Figure 3 is the on-axis frequency response measured at 1 meter without the influence of room reflections. Sensitivity is about 85 dB below 1.5 kHz with 2 V input. MB Quart's claim of 88-dB sensitivity appears to be made using 2.83 V input, which is equivalent to 1 watt into an 8-ohm speaker. The 280, however, is a 4-ohm unit, but using the same drive levels, the measurements agree. Look at the power your amplifier will provide into a 4-ohm load and consider the 85-dB figure. This sensitivity is a bit on the low side, but reasonable. An amplifier capable of 100 watts per channel should produce peaks around 108 dB SPL in a typical room.

Low-frequency response shows the roll-off of 12 dB per octave expected from a sealed-box system below its resonance frequency, which is 79 Hz for the MB Quart 280.

Apparently, this system is intentionally a little underdamped, which gives a slight boost at 100 Hz and extends the -3 dB frequency to about 60 Hz. For the same cabinet size, de signing for higher sensitivity would have the indirect effect of increasing damping and raising the cutoff frequency. The upper range is reasonably smooth but is suppressed about 3 dB above 1.5 kHz. (Could this be the tweak to Americanize the 280? I think the subject is a little more complicated, and I will go into it further when we look at the directivity plots.) The titanium tweeter shows no sign of giving up by the end of the plot at 20 kHz.

Phase response (Fig. 4) is just what one would expect of a classically designed two-way loudspeaker with a second order crossover. Phase lead is expected at very low frequencies, where the response is rising. Phase passes through 180° in the midrange, due to the crossover, and lags a further 180° due to the eventual tweeter roll-off. Each speaker in this pair matches the other quite closely.
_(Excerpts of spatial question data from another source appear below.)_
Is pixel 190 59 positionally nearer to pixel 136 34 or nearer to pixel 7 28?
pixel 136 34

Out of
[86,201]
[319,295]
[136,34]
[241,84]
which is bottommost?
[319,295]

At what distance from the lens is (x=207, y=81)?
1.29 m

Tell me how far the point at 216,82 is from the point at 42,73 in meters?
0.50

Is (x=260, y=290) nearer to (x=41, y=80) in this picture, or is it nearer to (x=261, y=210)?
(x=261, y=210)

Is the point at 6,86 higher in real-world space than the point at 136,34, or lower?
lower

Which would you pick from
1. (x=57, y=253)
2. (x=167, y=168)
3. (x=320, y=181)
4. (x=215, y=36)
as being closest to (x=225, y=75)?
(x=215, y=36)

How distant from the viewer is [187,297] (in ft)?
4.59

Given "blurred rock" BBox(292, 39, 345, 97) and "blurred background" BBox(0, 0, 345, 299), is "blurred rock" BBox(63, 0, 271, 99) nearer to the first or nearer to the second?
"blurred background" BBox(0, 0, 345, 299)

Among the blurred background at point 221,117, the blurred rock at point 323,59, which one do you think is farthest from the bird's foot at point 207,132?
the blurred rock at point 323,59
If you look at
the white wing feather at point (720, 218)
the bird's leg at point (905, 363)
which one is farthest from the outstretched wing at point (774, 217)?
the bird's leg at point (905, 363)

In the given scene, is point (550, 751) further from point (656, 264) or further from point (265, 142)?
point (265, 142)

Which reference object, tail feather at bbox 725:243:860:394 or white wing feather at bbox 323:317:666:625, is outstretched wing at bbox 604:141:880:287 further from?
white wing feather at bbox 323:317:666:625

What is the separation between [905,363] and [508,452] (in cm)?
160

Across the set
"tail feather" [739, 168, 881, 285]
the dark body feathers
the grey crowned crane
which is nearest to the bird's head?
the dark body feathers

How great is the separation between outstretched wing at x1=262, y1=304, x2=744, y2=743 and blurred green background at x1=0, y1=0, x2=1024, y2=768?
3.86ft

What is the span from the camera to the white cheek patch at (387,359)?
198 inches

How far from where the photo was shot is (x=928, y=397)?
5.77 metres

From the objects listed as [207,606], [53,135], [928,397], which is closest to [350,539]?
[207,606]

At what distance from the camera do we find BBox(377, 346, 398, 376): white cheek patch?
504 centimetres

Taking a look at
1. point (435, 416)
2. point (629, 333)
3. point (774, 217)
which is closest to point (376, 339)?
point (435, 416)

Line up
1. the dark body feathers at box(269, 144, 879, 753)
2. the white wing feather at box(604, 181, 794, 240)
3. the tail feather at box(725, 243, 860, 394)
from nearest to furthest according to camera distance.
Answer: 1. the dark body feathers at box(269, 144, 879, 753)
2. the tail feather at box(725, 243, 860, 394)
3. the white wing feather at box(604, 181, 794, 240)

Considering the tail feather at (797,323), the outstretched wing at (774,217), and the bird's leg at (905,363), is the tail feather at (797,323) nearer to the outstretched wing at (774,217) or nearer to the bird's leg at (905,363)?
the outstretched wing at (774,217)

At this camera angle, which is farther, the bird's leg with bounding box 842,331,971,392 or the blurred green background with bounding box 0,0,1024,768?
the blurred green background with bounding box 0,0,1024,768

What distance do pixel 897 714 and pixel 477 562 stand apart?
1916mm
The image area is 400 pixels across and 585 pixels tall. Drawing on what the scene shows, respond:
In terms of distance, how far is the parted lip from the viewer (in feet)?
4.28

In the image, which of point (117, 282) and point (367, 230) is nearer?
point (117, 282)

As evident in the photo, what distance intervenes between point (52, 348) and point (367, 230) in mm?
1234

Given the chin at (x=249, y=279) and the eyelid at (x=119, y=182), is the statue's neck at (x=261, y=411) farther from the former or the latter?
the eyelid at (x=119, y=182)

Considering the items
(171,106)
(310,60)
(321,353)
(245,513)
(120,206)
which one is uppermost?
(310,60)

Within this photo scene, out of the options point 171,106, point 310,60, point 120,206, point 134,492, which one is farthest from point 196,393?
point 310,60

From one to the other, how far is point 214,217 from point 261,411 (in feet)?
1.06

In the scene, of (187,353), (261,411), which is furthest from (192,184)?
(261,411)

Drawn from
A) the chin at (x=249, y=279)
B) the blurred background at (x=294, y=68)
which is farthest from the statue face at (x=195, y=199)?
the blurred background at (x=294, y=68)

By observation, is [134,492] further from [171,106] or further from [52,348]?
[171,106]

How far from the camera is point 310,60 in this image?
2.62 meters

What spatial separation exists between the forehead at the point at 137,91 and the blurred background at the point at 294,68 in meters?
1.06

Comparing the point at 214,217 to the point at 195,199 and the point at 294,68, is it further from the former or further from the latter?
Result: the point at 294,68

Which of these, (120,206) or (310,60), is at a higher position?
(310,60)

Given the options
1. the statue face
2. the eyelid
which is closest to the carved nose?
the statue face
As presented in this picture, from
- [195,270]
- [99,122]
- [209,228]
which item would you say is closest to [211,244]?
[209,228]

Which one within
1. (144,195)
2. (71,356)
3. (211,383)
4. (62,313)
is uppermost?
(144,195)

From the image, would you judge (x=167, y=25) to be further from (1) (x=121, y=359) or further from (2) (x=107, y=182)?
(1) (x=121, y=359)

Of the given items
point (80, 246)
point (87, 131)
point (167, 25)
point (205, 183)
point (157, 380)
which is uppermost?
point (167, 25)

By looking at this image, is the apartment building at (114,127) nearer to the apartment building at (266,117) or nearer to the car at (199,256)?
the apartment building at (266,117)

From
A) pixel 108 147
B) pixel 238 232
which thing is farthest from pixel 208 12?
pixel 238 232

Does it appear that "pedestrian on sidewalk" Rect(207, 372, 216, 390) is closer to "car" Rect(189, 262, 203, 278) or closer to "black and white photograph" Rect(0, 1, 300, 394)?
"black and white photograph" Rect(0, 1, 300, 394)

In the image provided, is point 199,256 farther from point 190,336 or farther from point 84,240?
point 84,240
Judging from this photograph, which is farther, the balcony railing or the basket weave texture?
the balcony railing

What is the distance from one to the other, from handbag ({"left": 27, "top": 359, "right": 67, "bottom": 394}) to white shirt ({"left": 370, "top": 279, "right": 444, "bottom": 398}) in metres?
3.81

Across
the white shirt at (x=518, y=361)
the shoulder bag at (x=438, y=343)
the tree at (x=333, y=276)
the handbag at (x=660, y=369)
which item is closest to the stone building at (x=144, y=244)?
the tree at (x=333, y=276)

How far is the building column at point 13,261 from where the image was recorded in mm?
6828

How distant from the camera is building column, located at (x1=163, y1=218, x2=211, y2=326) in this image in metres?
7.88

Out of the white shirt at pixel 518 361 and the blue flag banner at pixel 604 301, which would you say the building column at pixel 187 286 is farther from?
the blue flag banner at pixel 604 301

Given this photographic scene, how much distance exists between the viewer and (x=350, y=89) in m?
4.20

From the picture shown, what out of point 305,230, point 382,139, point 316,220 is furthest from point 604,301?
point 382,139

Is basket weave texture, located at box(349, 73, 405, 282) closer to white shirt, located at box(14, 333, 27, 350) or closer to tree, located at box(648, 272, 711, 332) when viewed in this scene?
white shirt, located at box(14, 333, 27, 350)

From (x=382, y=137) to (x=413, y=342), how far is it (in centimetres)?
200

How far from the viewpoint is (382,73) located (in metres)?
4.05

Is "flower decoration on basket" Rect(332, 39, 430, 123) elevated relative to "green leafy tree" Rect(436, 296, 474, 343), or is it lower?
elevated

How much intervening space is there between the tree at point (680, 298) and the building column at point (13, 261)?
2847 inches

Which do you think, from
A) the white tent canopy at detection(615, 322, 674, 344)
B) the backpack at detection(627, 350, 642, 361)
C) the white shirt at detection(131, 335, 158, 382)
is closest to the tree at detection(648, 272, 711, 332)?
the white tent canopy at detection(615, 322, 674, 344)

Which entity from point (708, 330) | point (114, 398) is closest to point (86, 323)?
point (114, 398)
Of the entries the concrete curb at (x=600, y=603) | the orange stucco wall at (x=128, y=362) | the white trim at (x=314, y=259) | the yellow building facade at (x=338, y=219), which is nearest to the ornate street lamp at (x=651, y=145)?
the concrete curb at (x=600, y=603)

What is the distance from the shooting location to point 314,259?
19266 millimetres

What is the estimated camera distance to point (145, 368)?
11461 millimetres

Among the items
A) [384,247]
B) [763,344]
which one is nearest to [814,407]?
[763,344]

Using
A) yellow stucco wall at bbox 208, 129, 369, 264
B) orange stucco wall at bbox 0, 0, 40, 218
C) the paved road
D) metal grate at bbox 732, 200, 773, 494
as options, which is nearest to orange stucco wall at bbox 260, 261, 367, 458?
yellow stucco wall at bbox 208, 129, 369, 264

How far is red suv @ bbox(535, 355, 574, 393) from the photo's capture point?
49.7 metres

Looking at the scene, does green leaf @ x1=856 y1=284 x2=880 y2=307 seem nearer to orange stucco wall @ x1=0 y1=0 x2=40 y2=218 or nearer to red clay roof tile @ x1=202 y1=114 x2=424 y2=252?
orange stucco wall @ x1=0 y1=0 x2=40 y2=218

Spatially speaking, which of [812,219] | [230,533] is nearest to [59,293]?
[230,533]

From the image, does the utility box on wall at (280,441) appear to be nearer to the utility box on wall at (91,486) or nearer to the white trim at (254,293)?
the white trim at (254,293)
The on-axis and 30° off-axis 3-meter room response (Fig. 5) includes the important early reflections that might be found in any listening room if the speakers are positioned as I used them. The locations which worked best for me in the listening test were 19 inches off the floor, 48 inches away from the side wall, and 36 inches in from the wall behind the speakers. The plots in Fig. 5 show reduced output at 300 Hz, which is traceable to sound bouncing off the floor on its way to the microphone. The longer path delays the signal such that 300 Hz suffers a partial cancellation. Above 300 Hz, the average response is uniform and extended, even at 30° off-axis.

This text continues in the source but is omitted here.